> [Exercise objective]: According to the drum 'n' bass interview text, which label does Tom Bassi run?

start Page text

Flexout Audio boss Tom Bassi (DJ/producer/A&R/label mgr) and Charli Brix (DJ/producer/vox) make a formidable duo, with a smooth, polished sound that combines deep, dark moods and techy production.  It’s a style of drum ‘n’ bass with a broad appeal just now and has unsurprisingly been peppering the sets of countless DJs in the scene.

So, we’re well pleased to be welcoming them to Scotland, as they make their combined Scottish debut for Midnight Bass, and excited to hear what they’ve gone in store for the Bongo on Tuesday 11th Feb.  The Midnight Bass crew had a wee chat with them, to see what’s what in their world…

TICKETS

How does it feel to be debuting in Scotland? Have you been before? 

Bassi: Amazing. We’ve both never been to Scotland and are so happy to be asked to perform at The Bongo Club. I’ve always loved all the Scottish people I’ve ever met so I’m sure it’s going to be wicked vibes.

Charli: I’m so excited, I’ve never been to Scotland! I have a friend studying in Edinburgh who I haven’t seen in ages so she’s gonna roll through so that’ll be lush.  I’ve had a few punters hit me up on insta telling me they’re excited to see us perform which is always lovely. I can’t wait!

end Page text
start Data extract

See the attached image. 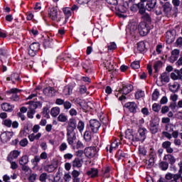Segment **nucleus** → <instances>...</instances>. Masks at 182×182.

end Data extract

> [Expected answer]: Flexout Audio